(Bloomberg View) — Step right up, folks, to the Ted Cruz-John Kasich game. The aim is to push out the candidate who could win in November in favor of the one who can't.
Everything else has failed to stop Donald Trump, but the Republicans' strategy of putting their few remaining eggs in Sen. Cruz's basket and insulting Gov. Kasich back to the Ohio statehouse is delusional — as is their assertion that a vote for Kasich is a vote for Trump.
Let's take a look: It's hard to believe that any politician could be doing worse than Hillary Clinton, who had a net unfavorable rating of minus 13 in a March Wall Street Journal/NBC poll, but Cruz, at minus 18, manages it. Kasich has a net positive 19. Every poll shows Cruz losing to Clinton. As for the nomination, the proposition that Cruz alone could stop Trump is wrong to anyone who reads exit polls, studies current ones or looks at the map.
What's more, Cruz is the most universally disrespected politician in the Republican Party, which he wears as a badge of honor. And Cruz doesn't have Trump's positives, if you can say such a thing about celebrity, a fake everyman persona, disdain, shared by his followers, for policy, and a knack for memorable slogans.
Cruz is a careerist who took the outsider route when his persistent efforts to ingratiate himself with insiders failed. In endorsing him, Jeb Bush had much to say about Washington being broken, but he failed to mention that Cruz was largely responsible for breaking it, forcing senseless government shutdowns, spouting nonsense during his preening filibusters, and adding significantly to the bitter enmity on Capitol Hill — and that's on his side of the aisle. Trump's sobriquet of "Lyin' Ted" doesn't sound all that outlandish to many of those who tried to work with the Texas senator on Capitol Hill.
Cruz's conduct worked to make him famous but, until panic set in, no one thought it would work to make him the nominee, much less president. The trend so far when someone gets out is that many of those votes go to Trump.
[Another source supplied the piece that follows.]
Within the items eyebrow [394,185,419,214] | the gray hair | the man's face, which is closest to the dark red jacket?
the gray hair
A recent Quinnipiac poll shows that were Kasich to drop out today, more than half of his vote would go to the front-runner.
Although Kasich is being hammered for continuing to exist, he has a good case for staying in: He governs Ohio, which no Republican has won the White House without, was re-elected there with record numbers, and has high approval ratings for turning the deficit into a surplus and bringing 400,000 jobs to the state. He's pro-life and a fiscal conservative. He over-hugs but has kept out of the mud pit. He wins in every matchup with Clinton, while Trump and Cruz lose by double digits.
Therefore, he has to go. National Review's Jeremy Carl writes: "It is long past time to throw Kasich's campaign into the ash heap of history." Sen. Lindsey Graham took a more reasonable approach, objecting that Kasich is an insider in an outsider year. Graham, who once quipped that "If you killed Ted Cruz in the Senate and the trial was in the Senate, nobody could convict you," recently endorsed him for the nomination.
On "The Daily Show" last week, he struggled to explain his sudden change of heart: "I don't dislike Ted. Ted and I have a lot of differences. He's my 15th choice. What can I say? He's not completely crazy."